So I am trying to estimate the actual number of clusters with the fviz_nbclust
function but it doesn't stop showing me this error:
Error in do_one(nmeth) : NA/NaN/Inf in foreign function call (arg 1)
In addition warning messages:
1: In stats::dist(x) : NAs introduced by coercion
2: In storage.mode(x) <- "double" : NAs introduced by coercion
I have used sum(is.na(stand_numeric_data$variable))
for all the columns of my dataset and it returns 0 for all the variables so I am assuming I don't have NA values. Any tips? I am new to programming so any suggestion would be appreciated.
movies_data <- read.csv("movies_metadata.csv", na.string = "True")
only_numeric <- movies_data %>% select(16, 17, 23, 24, 21) #subset of columns
only_numeric <- subset(only_numeric, grepl('^\\d+$', only_numeric$revenue))
only_numeric <- subset(only_numeric, grepl('^\\d+$', only_numeric$runtime))
only_numeric <- subset(only_numeric, grepl('^\\d+$', only_numeric$vote_average))
only_numeric <- subset(only_numeric, grepl('^\\d+$', only_numeric$vote_count))
library(caret) #standardization
preproc1 <- preProcess(only_numeric[,c(1:4,5)], method=c("center", "scale"))
stand_numeric_data <- predict(preproc1, only_numeric[,c(1:4,5)])
sum(is.na(stand_numeric_data$revenue))
library(factoextra) #estimate the actual number of clusters
fviz_nbclust(stand_numeric_data, kmeans, method = "wss")
Error in do_one(nmeth) : NA/NaN/Inf in foreign function call (arg 1)
In addition warning messages:
1: In stats::dist(x) : NAs introduced by coercion
2: In storage.mode(x) <- "double" : NAs introduced by coercion
dput(head(movies_data, 5))
structure(list(adult = c("False", "False", "False", "False",
"False"), belongs_to_collection = c("{'id': 10194, 'name': 'Toy Story Collection', 'poster_path': '/7G9915LfUQ2lVfwMEEhDsn3kT4B.jpg', 'backdrop_path': '/9FBwqcd9IRruEDUrTdcaafOMKUq.jpg'}",
"", "{'id': 119050, 'name': 'Grumpy Old Men Collection', 'poster_path': '/nLvUdqgPgm3F85NMCii9gVFUcet.jpg', 'backdrop_path': '/hypTnLot2z8wpFS7qwsQHW1uV8u.jpg'}",
"", "{'id': 96871, 'name': 'Father of the Bride Collection', 'poster_path': '/nts4iOmNnq7GNicycMJ9pSAn204.jpg', 'backdrop_path': '/7qwE57OVZmMJChBpLEbJEmzUydk.jpg'}"

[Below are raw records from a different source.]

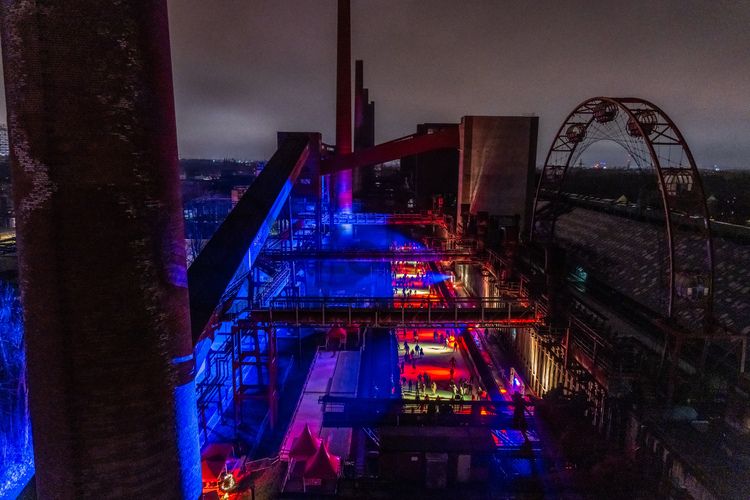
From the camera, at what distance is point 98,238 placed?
6.09 meters

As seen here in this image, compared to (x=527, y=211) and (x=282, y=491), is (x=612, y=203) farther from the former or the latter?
(x=282, y=491)

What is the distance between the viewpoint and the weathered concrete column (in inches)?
226

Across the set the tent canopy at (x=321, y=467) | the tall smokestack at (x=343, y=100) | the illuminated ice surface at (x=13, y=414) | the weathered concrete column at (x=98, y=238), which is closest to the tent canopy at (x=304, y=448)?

), budget = c("30000000", "65000000", "0", "16000000", "0"),
genres = c("[{'id': 16, 'name': 'Animation'}, {'id': 35, 'name': 'Comedy'}, {'id': 10751, 'name': 'Family'}]",
"[{'id': 12, 'name': 'Adventure'}, {'id': 14, 'name': 'Fantasy'}, {'id': 10751, 'name': 'Family'}]",
"[{'id': 10749, 'name': 'Romance'}, {'id': 35, 'name': 'Comedy'}]",
"[{'id': 35, 'name': 'Comedy'}, {'id': 18, 'name': 'Drama'}, {'id': 10749, 'name': 'Romance'}]",
"[{'id': 35, 'name': 'Comedy'}]"), homepage = c("http://toystory.disney.com/toy-story",
"", "", "", ""), id = c("862", "8844", "15602", "31357",
"11862"), imdb_id = c("tt0114709", "tt0113497", "tt0113228",
"tt0114885", "tt0113041"), original_language = c("en", "en",
"en", "en", "en"), original_title = c("Toy Story", "Jumanji",
"Grumpier Old Men", "Waiting to Exhale", "Father of the Bride Part II"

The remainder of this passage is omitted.